Still, the more we advance in the struggle for equal rights for protection against hate speech and violence, recognition of sexual and reproductive rights and the decriminalization of consensual sodomy, civil rights equal rights for same-sex couples, the recognition of transgender identity, to mention only the main ones, then we must consider the obstacles that could impede the progress of this struggle.
In these times, to renew the courage, determination and hard to continue this struggle, the CAEC invites Louis-Georges Tin, the founder of IDAHO for the 8th “Rainbow Parade” to be held at the Plaza, Rose- Hill this June 1st. With the support of everyone, while remaining united in a spirit of tolerance, respect and freedom.
A press conference will also be held on May 29 at the Hotel St George, or a complete press kit will be issued (You will receive an invitation to press a few days).
It is our responsibility to inform the media that some people live in our country and it is your duty to recreate the Battle of CAEC, as well as its members and the suffering that is their everyday.
ALL HAPPEN!
Press release ahead of Rainbow Parade, on June 1
Collectif Arc-en-Ciel (CAEC), on the occasion of the International Day against Homophobia, observed on May 17, is organizing its annual Rainbow Parade this Saturday at Rose Hill.
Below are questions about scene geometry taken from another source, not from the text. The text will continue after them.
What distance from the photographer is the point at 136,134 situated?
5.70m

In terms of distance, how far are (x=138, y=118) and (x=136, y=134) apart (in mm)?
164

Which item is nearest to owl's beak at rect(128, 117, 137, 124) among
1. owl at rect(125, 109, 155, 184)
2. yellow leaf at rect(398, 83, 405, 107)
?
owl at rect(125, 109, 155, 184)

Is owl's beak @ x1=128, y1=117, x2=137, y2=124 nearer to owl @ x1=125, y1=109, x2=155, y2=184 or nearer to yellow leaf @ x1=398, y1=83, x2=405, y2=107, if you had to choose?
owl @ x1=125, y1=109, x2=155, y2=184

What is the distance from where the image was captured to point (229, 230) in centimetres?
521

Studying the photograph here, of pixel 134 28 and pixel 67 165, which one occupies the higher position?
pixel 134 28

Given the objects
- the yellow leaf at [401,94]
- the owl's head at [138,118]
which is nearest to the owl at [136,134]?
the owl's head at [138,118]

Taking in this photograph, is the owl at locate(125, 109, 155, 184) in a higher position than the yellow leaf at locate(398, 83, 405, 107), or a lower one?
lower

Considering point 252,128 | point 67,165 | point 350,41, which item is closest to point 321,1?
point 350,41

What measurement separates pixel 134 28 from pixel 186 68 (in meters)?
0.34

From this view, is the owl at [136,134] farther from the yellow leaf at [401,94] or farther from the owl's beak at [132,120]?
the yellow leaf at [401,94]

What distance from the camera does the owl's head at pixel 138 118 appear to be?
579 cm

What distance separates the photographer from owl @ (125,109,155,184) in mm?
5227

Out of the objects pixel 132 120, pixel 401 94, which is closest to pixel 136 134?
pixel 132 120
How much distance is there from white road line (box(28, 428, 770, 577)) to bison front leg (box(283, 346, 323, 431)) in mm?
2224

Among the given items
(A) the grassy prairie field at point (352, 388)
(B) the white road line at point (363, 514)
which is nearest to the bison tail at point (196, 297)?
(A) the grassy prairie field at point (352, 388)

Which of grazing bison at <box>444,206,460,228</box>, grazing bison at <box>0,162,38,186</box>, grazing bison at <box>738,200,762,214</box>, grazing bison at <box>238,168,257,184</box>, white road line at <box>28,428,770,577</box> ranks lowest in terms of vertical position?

This activity in order to fight for the promotion of the rights of Lesbian, Gay, Bisexual and Transgender (LGBT).
For eight years, this year the CAEC was established for the fight against homophobia and discrimination based on sexual orientation in Mauritius. With the help of various partners, such as PILS, Visa-G CUT LEAD – Tibaz, among others, the CAEC is the largest Non Governmental Organisations (NGOs) supporting LGBT.
Rainbow Parade is a march celebrating the LGBT identity, renewing the commitment of the CAEC LGBT causes, commemorating milestones in the country for these people and the involvement and the importance of acting to their rights. Its purpose is to explain to a maximum of LGBT people are like everyone else. The walk will take place in mid-day in the streets of Rose-Hill and will be followed by the Pride Night from 22 pm to 30 club La Diva (ex Shout/AG22) Flic-en-Flac.
At the last press conference of the CAEC, its president, Jean Daniel Wong, announced the ongoing discrimination that prevails in Mauritius against LGBT. For the latter, the LGBT community should get the same rights as anyone. Since Wednesday, a charter has been launched and is available online. “This charter is a non-binding Memorandum of Understanding between the LGBT community and the Mauritian society which aims to engage social and political activists, as well as the general public to work towards the promotion and protection of the rights of the LGBT community in Mauritius and elsewhere. ” This charter will be sent to lawmakers involved to change things.
Jean Daniel Wong appealed to the authorities concerned for the establishment of a special protection unit for LGBT people. He also put the emphasis on the difference between sodomy and bestiality, which he insists, are not the same thing. “Sodomy is simply a way to have sex, we are in 2013 and it is inconceivable to see the act penalized. It affects us a lot. However, I am aware that changing the mindset of people is a job that takes time but at the CAEC we are patient and confident, it’s time to get things moving.’